The socio-cognitive approach is a third distinct framework which was established in the science education framework. Along with science education, the first international academic attempt took place, which systematically studied the transition of children's thinking from everyday experiential reasoning to thought patterns compatible with scientific knowledge. In this context, the focal point lies in both recording and exploitation of mental representations of children of 4 to 8 years old (Demirba & Ertuğrul, 2014; Kampeza, Vellopoulou, Fragkiadaki & Ravanis, 2016) and the study of teaching activities during which an attempt is made to construct new representations in children' s thought (Kalogiannakis, Nirgianaki & Papadakis, 2018). At this point, the teachers obtain a special role as they have to select, prepare, propose and direct activities, while being in constant interaction with their young learners. The goal of their action is to create the conditions for achieving transformations in children' s thinking, and in this aspect the issue of children' s intelligence lies at the heart of every activity. In the context of the socio-cognitive strategy, the teacher systematically mediates to create conditions of research and discovery in which the learner has increased chances of constructing new representations overcoming the difficulties already identified in previous research. During these teaching activities, young learners engage in situations of interaction between children and teachers or between children, discuss and investigate by exchanging arguments, formulate simple hypotheses and use multiple representations to support the construction of new reasoning (cf. Column 3, Table 1).

Socio-cultural and/or cultural-historical approach (S-C/C-H)
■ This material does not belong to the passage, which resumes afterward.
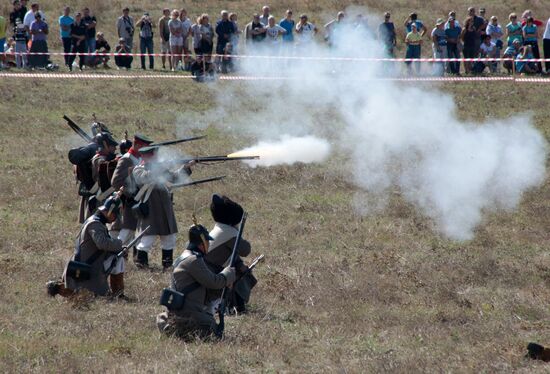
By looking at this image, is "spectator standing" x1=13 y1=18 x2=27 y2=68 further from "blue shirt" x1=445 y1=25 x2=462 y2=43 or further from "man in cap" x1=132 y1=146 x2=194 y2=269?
"man in cap" x1=132 y1=146 x2=194 y2=269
The fourth distinct pedagogical approach in the development of physical sciences activities in the field of early childhood education is the S-C/C-H framework. The genesis of this strategy is based on Vygotsky's fundamental assumption that learning and developmental processes emerge within the child' s own environment through its natural, cultural, historical and social elements (Hedegaard, Fleer, Bang & Hviid, 2008). Thus, a S-C/C-H framework emphasises the creation of an educational environment in which children' s activities highlight elements such as their ideas, imagination and creativity, as well as play, collaboration and communication. In this perspective, a holistic approach to learners' scientific thinking is important, which is relevant for both the organisation of teaching activities and their analysis at the methodological level.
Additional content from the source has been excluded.